WRITTEN PROBLEM:
Set down, word for word, the portion of the passage below on The Mask of Orpheus starting at "The myth-paradox is" and ending at "and labyrinthine deviation.".

SUPPLIED PASSAGE:
[BEGIN]

The myth-paradox is best plotted as the infinitely-versioned story; for Birtwistle and Zinovieff, as for Levi-Strauss, myth is inseparable from history, is a specific history of itself, perpetually locked in chains of repetition, error, and revision. Hence The Mask of Orpheus' extraordinary structure: each of its three acts retells the myth; the second actually dissects Orpheus' own memory, as he retells the story in 17 symbolic "arches." One thinks of James Joyce's Ulysses, another modernist mirror-play, in which two protagonists unfold a Dublin day in 18 chapters and 24 hours; here, as there, linear historicity is splayed out into circular sequence and labyrinthine deviation.
So vital to the opera, the paradox of Orpheus is perhaps the paradox of music itself: the abyss between music as resurrection-force and symbol of tragic transience—music as swan-song, living while it dies. Thus does Orpheus sing his way into the underworld, and sing his dead wife back to life; and thus does he kill her with a single backward gaze, that moment when sound becomes image, when music concedes to space's security. Orpheus is a fatal nexus of auditory and visual, a sensory skein, and his predicament becomes fodder for Birtwistle's greatest obsession, with repetition and difference, the musical circle and line, "stasis in progress."

[END]

Dataset excerpt:
[BEGIN]

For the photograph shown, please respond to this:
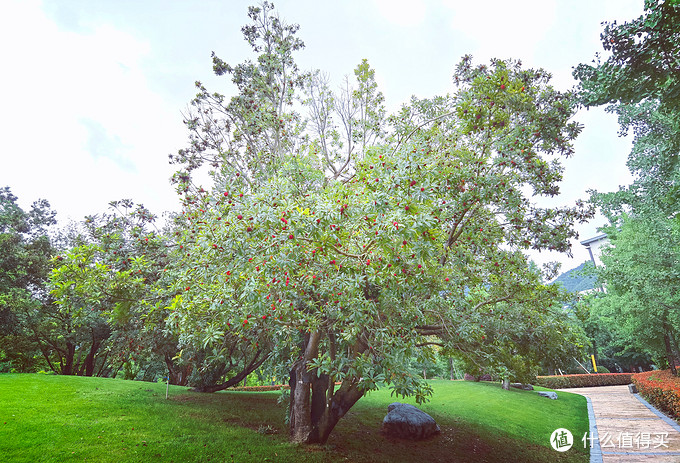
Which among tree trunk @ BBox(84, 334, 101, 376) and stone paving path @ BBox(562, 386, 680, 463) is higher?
tree trunk @ BBox(84, 334, 101, 376)

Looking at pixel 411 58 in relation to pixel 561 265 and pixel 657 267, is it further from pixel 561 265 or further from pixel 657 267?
pixel 657 267

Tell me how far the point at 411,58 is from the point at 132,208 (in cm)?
879

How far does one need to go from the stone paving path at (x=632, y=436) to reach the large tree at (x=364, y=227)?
11.5ft

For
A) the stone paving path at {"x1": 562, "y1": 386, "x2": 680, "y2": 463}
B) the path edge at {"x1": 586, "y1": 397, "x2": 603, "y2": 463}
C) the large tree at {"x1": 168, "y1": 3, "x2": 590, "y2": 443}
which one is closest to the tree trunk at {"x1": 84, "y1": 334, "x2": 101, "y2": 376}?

[END]

TASK SOLUTION:
The myth-paradox is best plotted as the infinitely-versioned story; for Birtwistle and Zinovieff, as for Levi-Strauss, myth is inseparable from history, is a specific history of itself, perpetually locked in chains of repetition, error, and revision. Hence The Mask of Orpheus' extraordinary structure: each of its three acts retells the myth; the second actually dissects Orpheus' own memory, as he retells the story in 17 symbolic "arches." One thinks of James Joyce's Ulysses, another modernist mirror-play, in which two protagonists unfold a Dublin day in 18 chapters and 24 hours; here, as there, linear historicity is splayed out into circular sequence and labyrinthine deviation.